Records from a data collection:
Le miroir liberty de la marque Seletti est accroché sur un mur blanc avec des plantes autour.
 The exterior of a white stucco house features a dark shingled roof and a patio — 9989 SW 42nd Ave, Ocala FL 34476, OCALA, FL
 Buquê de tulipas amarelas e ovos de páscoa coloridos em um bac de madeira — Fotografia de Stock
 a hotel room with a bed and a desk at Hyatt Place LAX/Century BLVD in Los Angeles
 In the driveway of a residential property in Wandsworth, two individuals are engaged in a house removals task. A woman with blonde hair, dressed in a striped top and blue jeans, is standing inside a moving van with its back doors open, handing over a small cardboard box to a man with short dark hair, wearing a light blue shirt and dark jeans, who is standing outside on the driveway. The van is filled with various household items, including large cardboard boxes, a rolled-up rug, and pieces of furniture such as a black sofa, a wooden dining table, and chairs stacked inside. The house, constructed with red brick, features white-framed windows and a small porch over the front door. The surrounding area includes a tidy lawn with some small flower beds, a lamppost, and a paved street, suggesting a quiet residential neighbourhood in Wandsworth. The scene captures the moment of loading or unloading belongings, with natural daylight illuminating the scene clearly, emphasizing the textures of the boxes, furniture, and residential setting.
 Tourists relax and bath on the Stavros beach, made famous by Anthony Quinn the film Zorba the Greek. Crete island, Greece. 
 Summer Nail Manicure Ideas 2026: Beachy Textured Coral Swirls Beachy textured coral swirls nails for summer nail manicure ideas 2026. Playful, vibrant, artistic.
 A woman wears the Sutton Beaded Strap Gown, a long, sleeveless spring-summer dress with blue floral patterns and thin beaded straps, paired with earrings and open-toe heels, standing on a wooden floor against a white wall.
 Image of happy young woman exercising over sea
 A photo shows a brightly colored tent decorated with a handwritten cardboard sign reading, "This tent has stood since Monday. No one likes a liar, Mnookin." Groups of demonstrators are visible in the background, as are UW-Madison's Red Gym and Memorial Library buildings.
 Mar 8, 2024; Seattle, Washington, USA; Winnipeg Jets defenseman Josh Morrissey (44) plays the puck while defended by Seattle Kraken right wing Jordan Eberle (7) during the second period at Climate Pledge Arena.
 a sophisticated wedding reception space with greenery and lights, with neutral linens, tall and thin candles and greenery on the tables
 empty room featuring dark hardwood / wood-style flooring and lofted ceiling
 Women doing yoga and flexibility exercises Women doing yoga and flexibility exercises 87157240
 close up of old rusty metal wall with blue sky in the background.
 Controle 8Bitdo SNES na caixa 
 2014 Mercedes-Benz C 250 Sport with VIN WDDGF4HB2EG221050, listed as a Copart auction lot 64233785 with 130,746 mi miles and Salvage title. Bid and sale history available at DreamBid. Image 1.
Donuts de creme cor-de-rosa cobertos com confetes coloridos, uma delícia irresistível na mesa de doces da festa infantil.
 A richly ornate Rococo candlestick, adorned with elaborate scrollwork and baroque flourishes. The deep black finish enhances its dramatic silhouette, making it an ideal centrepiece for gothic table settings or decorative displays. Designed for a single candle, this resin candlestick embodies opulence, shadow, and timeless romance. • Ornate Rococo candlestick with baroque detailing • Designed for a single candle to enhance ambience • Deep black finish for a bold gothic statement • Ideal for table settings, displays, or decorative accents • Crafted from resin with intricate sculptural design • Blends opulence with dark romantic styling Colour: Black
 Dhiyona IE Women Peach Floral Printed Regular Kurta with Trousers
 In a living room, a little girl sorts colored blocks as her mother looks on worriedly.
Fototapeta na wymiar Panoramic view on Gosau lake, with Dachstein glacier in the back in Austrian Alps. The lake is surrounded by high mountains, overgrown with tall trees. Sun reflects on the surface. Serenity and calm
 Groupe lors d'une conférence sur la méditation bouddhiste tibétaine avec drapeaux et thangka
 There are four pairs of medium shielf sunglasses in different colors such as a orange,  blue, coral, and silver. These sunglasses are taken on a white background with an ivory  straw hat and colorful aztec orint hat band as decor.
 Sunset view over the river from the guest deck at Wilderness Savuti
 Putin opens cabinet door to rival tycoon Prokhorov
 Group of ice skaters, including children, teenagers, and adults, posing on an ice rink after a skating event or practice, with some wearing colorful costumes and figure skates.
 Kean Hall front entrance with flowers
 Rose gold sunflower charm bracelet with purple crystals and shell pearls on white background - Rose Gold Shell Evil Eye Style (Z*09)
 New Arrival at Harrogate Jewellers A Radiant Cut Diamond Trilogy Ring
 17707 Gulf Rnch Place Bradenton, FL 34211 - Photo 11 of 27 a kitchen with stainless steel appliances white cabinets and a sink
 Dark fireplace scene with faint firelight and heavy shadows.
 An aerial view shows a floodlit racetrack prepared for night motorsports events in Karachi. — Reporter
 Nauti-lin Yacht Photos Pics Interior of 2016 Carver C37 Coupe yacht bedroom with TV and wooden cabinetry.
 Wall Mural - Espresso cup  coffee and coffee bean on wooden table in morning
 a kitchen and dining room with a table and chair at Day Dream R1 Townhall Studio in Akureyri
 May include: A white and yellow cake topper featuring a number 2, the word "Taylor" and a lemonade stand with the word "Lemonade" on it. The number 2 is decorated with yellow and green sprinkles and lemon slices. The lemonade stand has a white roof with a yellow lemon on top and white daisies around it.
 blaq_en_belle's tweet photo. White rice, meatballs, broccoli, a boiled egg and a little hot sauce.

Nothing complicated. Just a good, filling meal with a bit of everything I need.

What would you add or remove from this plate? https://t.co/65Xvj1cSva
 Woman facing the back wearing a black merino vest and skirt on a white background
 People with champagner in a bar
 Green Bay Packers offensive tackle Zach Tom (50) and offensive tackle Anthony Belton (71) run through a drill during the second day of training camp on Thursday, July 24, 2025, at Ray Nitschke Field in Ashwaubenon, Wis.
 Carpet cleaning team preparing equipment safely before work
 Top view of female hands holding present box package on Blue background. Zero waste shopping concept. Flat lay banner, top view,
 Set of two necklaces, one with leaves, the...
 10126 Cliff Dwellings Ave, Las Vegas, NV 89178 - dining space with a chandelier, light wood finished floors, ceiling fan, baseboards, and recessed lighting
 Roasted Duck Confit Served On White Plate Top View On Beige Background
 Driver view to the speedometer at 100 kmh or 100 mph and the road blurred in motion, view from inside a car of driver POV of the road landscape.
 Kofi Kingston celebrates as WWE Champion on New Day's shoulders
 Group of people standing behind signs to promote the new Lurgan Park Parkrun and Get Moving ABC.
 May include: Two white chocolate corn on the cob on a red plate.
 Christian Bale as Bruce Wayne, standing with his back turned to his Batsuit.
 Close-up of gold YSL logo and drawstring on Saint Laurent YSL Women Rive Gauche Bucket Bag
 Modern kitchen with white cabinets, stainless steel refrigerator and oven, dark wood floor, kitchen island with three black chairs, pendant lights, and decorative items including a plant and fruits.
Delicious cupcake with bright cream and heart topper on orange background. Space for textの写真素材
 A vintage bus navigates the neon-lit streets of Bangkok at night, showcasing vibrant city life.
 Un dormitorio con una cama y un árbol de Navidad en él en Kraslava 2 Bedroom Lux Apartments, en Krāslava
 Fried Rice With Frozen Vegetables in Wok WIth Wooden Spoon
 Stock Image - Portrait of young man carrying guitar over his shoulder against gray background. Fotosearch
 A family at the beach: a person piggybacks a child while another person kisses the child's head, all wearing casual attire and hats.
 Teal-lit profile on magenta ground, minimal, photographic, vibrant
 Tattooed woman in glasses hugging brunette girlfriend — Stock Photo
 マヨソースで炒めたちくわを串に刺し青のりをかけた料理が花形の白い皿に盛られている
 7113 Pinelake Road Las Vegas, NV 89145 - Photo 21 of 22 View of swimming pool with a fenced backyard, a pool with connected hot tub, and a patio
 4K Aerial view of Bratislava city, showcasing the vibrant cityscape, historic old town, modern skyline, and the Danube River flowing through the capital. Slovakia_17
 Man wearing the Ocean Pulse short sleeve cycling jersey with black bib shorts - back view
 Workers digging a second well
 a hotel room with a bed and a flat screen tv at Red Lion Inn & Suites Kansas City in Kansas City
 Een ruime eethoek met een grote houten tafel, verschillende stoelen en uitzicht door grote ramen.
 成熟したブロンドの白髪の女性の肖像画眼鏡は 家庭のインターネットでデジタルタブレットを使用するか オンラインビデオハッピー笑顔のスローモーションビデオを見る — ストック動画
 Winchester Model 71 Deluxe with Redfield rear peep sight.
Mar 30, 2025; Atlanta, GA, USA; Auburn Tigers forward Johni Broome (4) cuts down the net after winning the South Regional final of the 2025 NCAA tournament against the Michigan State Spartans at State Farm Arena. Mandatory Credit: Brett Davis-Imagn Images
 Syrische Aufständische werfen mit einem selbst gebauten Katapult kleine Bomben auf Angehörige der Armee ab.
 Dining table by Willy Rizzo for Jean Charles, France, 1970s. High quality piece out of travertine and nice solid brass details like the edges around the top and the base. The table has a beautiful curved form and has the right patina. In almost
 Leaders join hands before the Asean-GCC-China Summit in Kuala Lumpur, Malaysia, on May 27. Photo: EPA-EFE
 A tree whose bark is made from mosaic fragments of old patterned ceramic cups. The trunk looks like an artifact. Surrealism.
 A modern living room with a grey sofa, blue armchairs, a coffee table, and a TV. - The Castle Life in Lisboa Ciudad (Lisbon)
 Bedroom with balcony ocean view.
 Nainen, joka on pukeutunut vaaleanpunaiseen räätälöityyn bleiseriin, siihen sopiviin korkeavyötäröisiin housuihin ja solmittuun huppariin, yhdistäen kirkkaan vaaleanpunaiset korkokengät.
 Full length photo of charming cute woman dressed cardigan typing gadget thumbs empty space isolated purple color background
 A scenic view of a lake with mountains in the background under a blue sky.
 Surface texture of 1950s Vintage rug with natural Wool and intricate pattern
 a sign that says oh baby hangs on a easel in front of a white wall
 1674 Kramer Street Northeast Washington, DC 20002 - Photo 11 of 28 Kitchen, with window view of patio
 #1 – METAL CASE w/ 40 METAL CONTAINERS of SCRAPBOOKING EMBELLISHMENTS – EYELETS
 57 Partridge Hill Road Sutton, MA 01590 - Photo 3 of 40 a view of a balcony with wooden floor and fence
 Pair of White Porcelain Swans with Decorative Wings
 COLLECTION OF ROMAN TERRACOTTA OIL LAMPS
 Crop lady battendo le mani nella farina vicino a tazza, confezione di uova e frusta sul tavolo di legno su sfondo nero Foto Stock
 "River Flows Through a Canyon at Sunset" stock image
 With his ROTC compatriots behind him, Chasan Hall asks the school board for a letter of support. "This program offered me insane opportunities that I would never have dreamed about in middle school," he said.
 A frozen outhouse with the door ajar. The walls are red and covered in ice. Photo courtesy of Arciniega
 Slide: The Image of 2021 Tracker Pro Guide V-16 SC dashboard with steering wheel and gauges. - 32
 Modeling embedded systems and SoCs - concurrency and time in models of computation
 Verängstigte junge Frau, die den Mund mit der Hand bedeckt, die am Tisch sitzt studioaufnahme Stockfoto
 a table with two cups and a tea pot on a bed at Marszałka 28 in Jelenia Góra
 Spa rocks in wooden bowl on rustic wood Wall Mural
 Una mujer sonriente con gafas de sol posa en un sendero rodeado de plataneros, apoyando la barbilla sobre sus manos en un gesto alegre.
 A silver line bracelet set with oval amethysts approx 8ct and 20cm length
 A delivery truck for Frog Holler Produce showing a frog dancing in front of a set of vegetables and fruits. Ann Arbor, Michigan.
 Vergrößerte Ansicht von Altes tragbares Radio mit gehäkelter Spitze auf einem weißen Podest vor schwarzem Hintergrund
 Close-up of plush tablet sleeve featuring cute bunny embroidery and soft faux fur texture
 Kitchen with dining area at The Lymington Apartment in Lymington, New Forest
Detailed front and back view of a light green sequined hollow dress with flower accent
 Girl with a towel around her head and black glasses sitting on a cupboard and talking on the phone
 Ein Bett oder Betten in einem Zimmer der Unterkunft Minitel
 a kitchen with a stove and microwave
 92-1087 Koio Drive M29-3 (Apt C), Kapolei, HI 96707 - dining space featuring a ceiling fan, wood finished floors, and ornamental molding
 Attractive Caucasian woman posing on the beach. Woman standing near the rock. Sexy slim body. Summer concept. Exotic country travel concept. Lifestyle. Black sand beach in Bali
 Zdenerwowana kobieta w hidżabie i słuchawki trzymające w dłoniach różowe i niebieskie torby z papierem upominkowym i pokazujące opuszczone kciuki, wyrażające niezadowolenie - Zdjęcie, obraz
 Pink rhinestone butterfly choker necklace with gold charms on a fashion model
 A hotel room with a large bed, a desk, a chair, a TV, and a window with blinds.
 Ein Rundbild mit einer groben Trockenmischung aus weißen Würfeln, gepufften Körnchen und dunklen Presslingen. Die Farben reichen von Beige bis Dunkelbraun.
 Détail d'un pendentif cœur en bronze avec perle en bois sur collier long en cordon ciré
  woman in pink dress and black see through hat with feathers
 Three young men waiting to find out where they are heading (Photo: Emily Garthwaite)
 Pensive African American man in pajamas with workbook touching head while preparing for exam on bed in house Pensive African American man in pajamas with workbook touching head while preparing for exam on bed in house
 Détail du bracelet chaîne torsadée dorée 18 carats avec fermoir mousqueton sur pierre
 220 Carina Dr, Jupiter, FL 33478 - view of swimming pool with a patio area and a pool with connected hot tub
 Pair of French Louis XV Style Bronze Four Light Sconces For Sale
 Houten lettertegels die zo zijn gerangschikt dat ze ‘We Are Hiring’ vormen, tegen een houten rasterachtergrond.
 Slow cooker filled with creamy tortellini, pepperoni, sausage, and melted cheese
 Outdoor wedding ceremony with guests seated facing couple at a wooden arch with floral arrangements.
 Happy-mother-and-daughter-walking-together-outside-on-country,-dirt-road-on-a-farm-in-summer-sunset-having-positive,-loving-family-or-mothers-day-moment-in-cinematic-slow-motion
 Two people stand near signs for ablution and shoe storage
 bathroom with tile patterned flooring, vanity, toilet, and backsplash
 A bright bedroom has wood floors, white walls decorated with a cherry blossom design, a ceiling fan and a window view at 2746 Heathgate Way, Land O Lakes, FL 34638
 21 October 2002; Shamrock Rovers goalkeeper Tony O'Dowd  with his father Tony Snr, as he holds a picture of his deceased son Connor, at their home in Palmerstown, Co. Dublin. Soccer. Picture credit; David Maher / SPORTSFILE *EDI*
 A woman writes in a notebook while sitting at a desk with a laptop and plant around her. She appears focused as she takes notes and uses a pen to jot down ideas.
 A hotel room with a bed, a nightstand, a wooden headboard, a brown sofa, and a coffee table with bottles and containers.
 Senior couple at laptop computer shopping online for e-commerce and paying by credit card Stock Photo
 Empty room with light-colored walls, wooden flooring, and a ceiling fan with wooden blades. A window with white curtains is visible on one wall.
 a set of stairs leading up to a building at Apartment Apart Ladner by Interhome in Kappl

_What the task requires_
The lines above from the one with "Crop lady battendo" through the one with "Verängstigte junge Frau, die" are to be duplicated exactly, ends included, with nothing added.

_Exercise solution_
 Crop lady battendo le mani nella farina vicino a tazza, confezione di uova e frusta sul tavolo di legno su sfondo nero Foto Stock
 "River Flows Through a Canyon at Sunset" stock image
 With his ROTC compatriots behind him, Chasan Hall asks the school board for a letter of support. "This program offered me insane opportunities that I would never have dreamed about in middle school," he said.
 A frozen outhouse with the door ajar. The walls are red and covered in ice. Photo courtesy of Arciniega
 Slide: The Image of 2021 Tracker Pro Guide V-16 SC dashboard with steering wheel and gauges. - 32
 Modeling embedded systems and SoCs - concurrency and time in models of computation
 Verängstigte junge Frau, die den Mund mit der Hand bedeckt, die am Tisch sitzt studioaufnahme Stockfoto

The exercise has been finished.